In September 2002, the story of Iraq purchasing uranium in Africa made its way into a published British dossier on Hussein's weapons of mass destruction that got wide coverage. Wilson was perplexed.
""[I]t was unfathomable to me that this information would not have been shared" with the British, he said.
In late September, CIA Director George J. Tenet and top aides made two presentations in closed session on Capitol Hill. They said there was information that Iraq had attempted to buy uranium but that there was some doubt the information was credible. But on Dec. 19, 2002, a State Department fact sheet listed attempts to purchase uranium, specifically from Niger, as an item omitted from Iraq's supposedly full disclosure of its weapons of mass destruction program.
Bush, in his State of the Union speech on Jan. 23, declared that"the British government has learned that Saddam Hussein recently sought significant quantities of uranium from Africa."
After Bush's speech, Wilson said he contacted the State Department, noted that the Niger story had been debunked and said,"You might want to make sure the facts are straight."
In early February, the CIA received a translation of the Niger documents and in early March, copies of the documents, which it turned over to the International Atomic Energy Agency.
After IAEA Director Mohamed ElBaradei announced they were bogus, Wilson read a March 8 front-page story in The Washington Post that quoted an unidentified U.S. official as saying,"We fell for it."
The quote provided"a wake-up call... that somebody was not being candid about this Niger business," he said. Interviewed that day on CNN, Wilson said:"I think it's safe to say that the U.S. government should have or did know that this report was a fake before Dr. ElBaradei mentioned it in his report at the U.N. yesterday."
In June, national security adviser Condoleezza Rice said on NBC's"Meet the Press" that top administration officials were unaware of the faked documents at the time of the State of the Union."Maybe someone knew down in the bowels of the agency, but no one in our circles knew that there were doubts and suspicions that this might be a forgery."
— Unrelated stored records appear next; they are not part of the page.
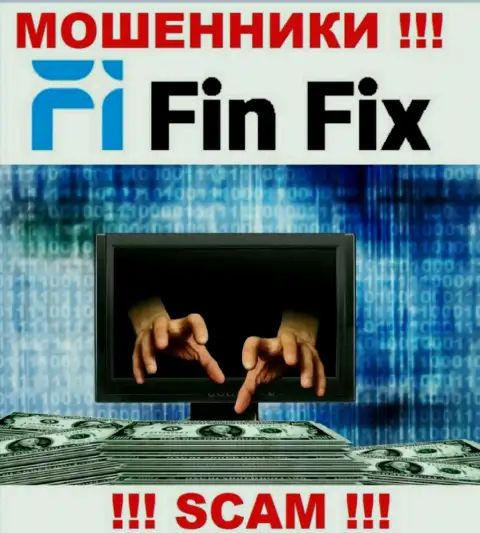 Вся деятельность FinFix World сводится к одурачиванию игроков, поскольку это internet мошенники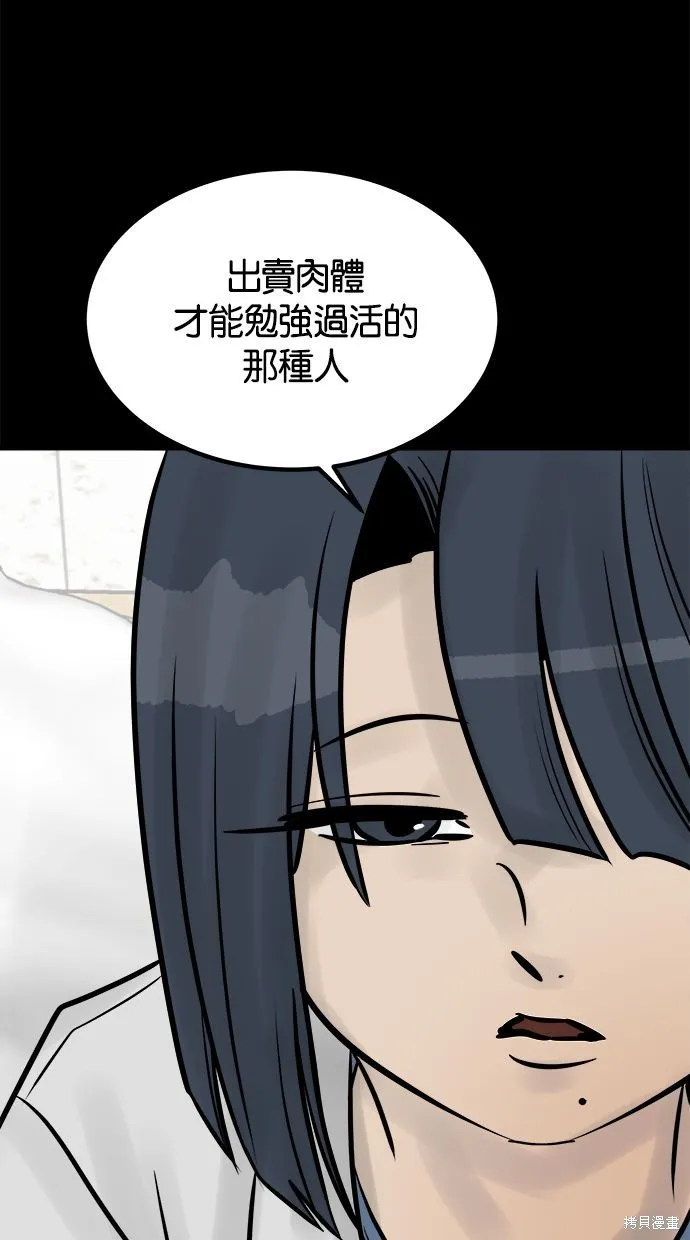 唯一的孩子,第29话,第13张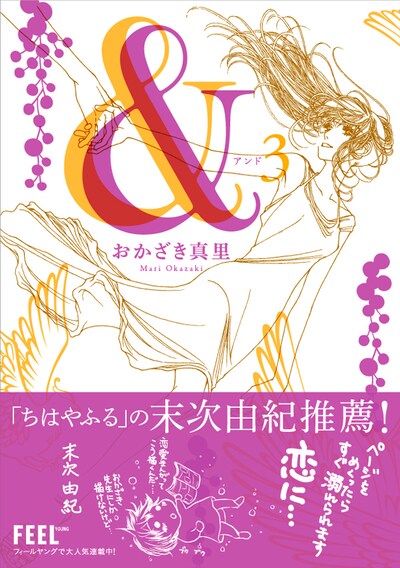 「&―アンド―」3巻。帯には末次由紀がコメントを寄せた。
But Wilson said he considers that"inconceivable." Based on his experience at the NSC, Wilson does not believe his report would have been buried. Having been told the vice president's office was interested, he said,"If you are senior enough to ask this question, you are well above the bowels of the bureaucracy. You are in that circle."
Last week, Wilson said of Hussein:"I'm glad the tyrant is gone." But he does not believe the war was ever about eliminating Hussein's weapons of mass destruction. It was, he said, a political push to"redraw the map of the Middle East."
While his family prepared for a Fourth of July dinner, he proudly showed a reporter photos of himself with Bush's parents. On a den wall was a framed cable to him in Baghdad, from the first President Bush, dated Nov. 20, 1990:
"What you are doing day in and day out under the most trying conditions is truly inspiring," the cable states."Keep fighting the good fight. You and your stalwart colleagues are always in our thoughts and prayers."
Wilson observed:"I guess he didn't realize that one of these days I would carry that fight against his son's administration."